For 4 Serving(s)
- 2 avocados
- 1 lime
- 2 eggs
- 2 T water
- 1/2 c all-purpose flour
- 1 t salt
- 1 t chili powder
- pn cayenne
- 1 1/4 c panko breadcrumbs
- 1/2 t black pepper
- avocado oil
- 3 c grated extra-sharp Cheddar
- 1 1/2 c grated Monterey Jack cheese
- 1 T cornstarch
- 1/4 c milk
- 4 oz diced green chiles
Avocado Fries with Queso Dip Directions
- Place the avocado wedges on a plate and sprinkle with lime juice. Set aside.
- In a small bowl, whisk together the eggs and water. Set aside.
- In another small bowl, stir together the flour, 1/2 teaspoon of the salt, chili powder, and cayenne.

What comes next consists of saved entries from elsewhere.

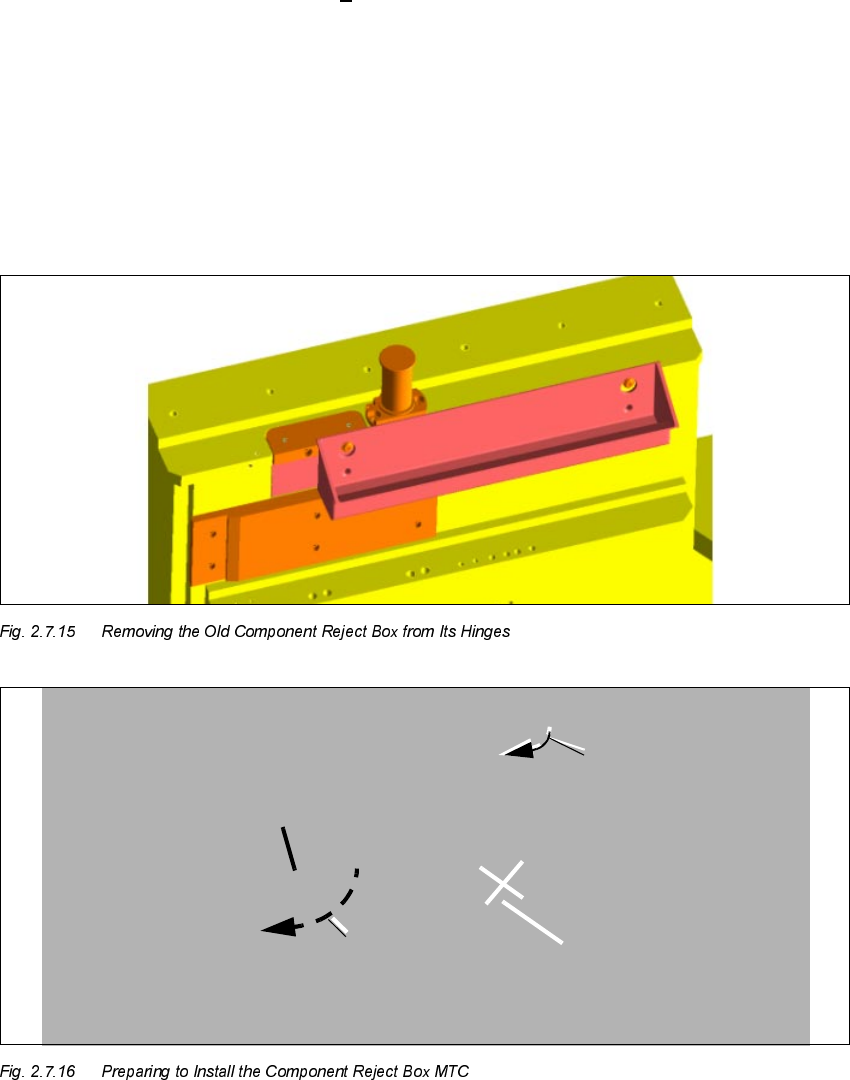 Fig. 2.7.15 Removing the Old Component Reject Box from Its Hinges

Fig. 2.7.16 Preparing to Install the Component Reject Box MTC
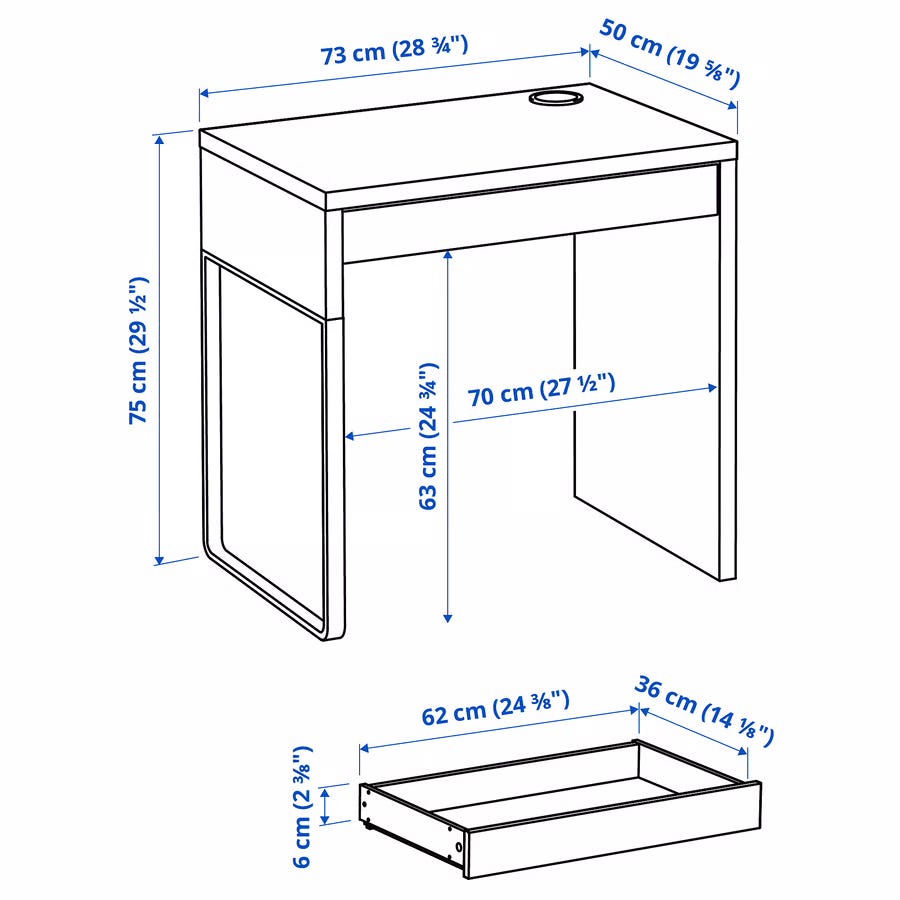 73 cm (28 ¾")
50 cm (19 ⅝")
75 cm (29 ½")
63 cm (24 ¾")
70 cm (27 ½")
62 cm (24 ⅜")
36 cm (14 ⅛")
6 cm (2 ⅜")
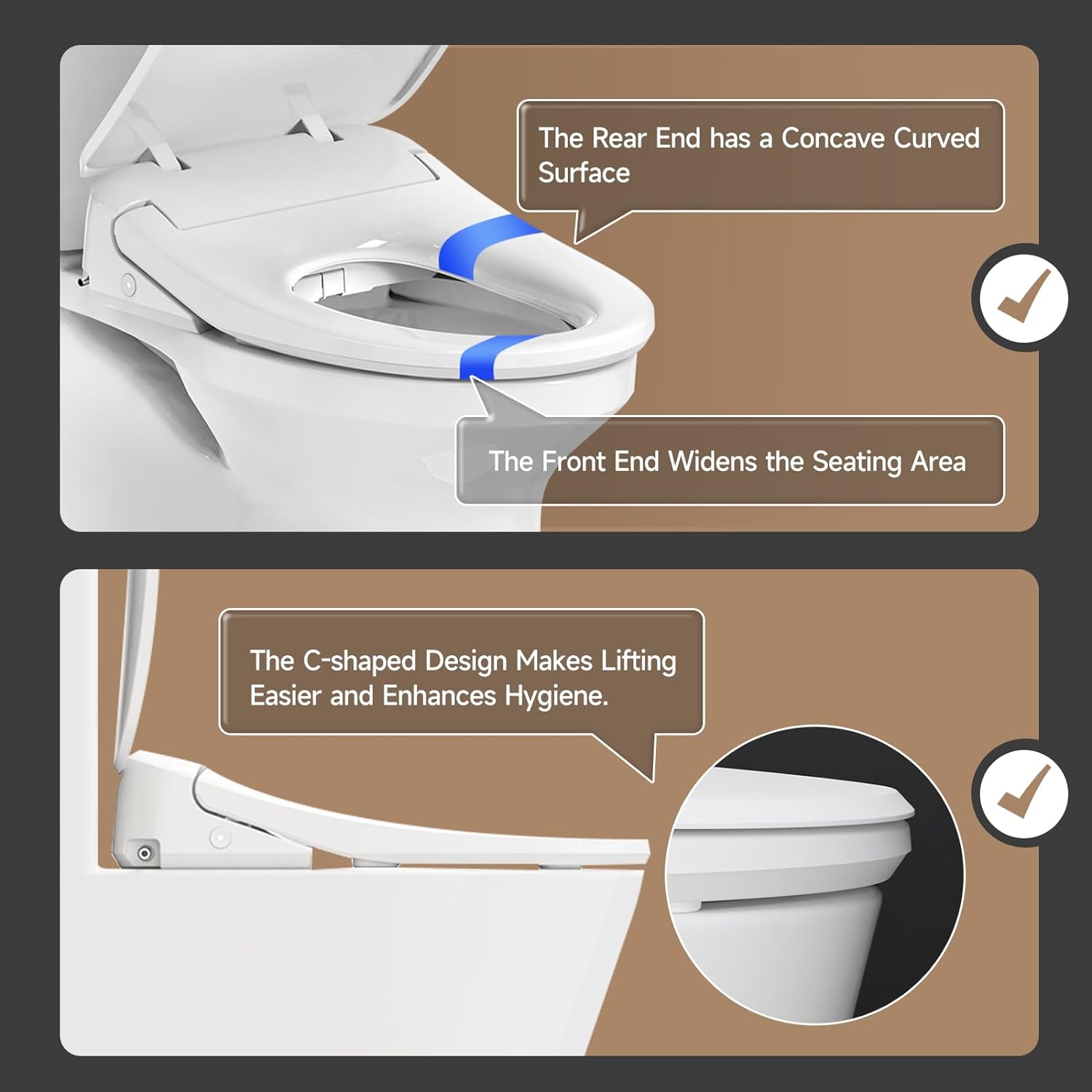 The Rear End has a Concave Curved Surface

The Front End Widens the Seating Area

The C-shaped Design Makes Lifting Easier and Enhances Hygiene.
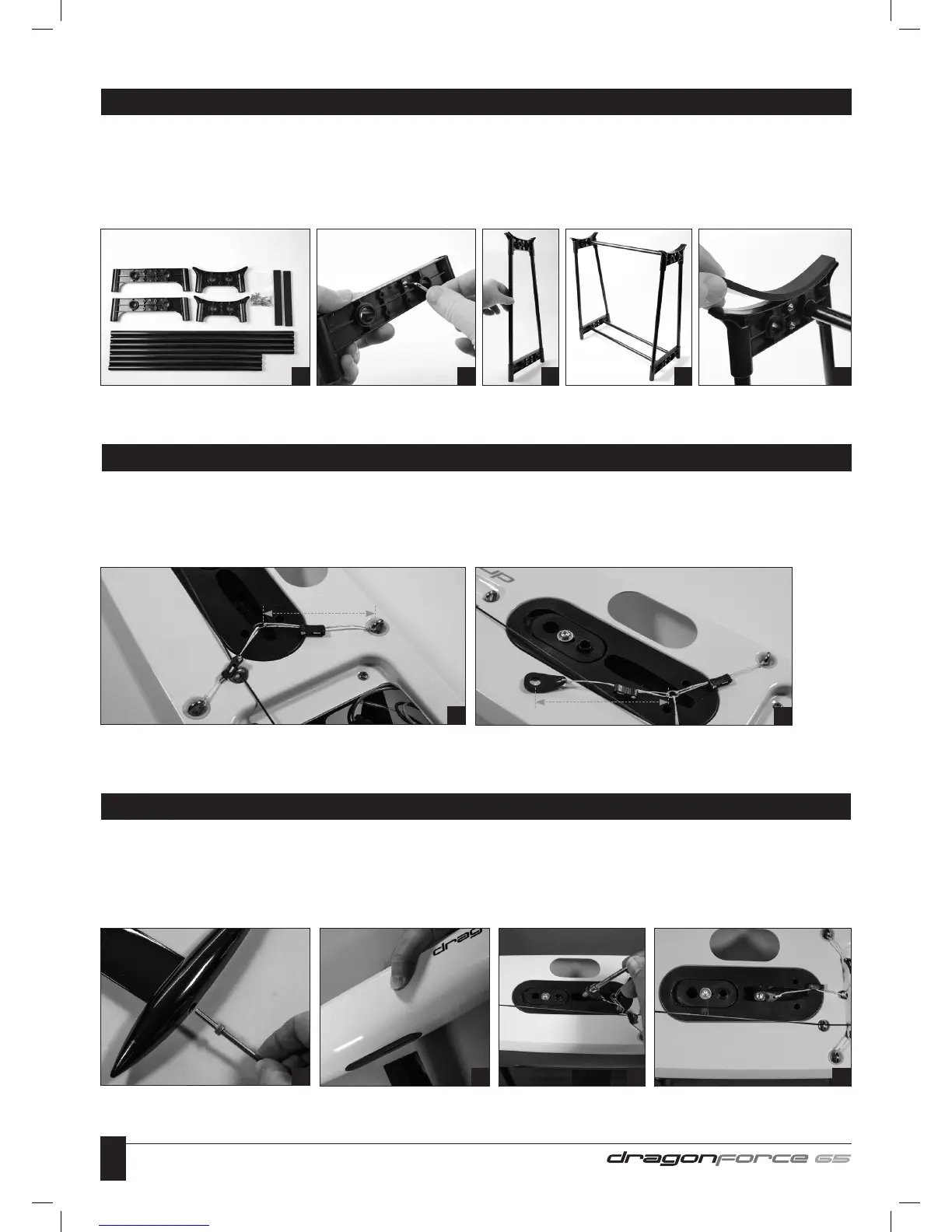 drag

dragonFORCE 65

- In a medium bowl, combine the breadcrumbs, remaining 1/2 teaspoon of salt, and black pepper.
- Line a baking sheet with parchment paper. Make an assembly line, and dip the avocado slices first in the flour mixture, then the egg mixture, then the breadcrumb mixture.
- In a medium, heavy saucepan outfitted with a fry thermometer, heat an inch of oil to 375F. Use tongs to place avocado in the oil, about 6-8 wedges at a time. Fry until golden brown, then transfer to the prepared baking sheet and sprinkle with salt and more cayenne. Continue frying the remaining avocado wedges, letting the oil come back up to temperature between batches.
- Combine the cheeses with the cornstarch in a medium saucepan. Heat over a low flame and stir in the milk. Cook, stirring, for 10-15 minutes, until melted and smooth. Stir in the chiles and juices.
- Serve the avocado fries hot, with warm queso.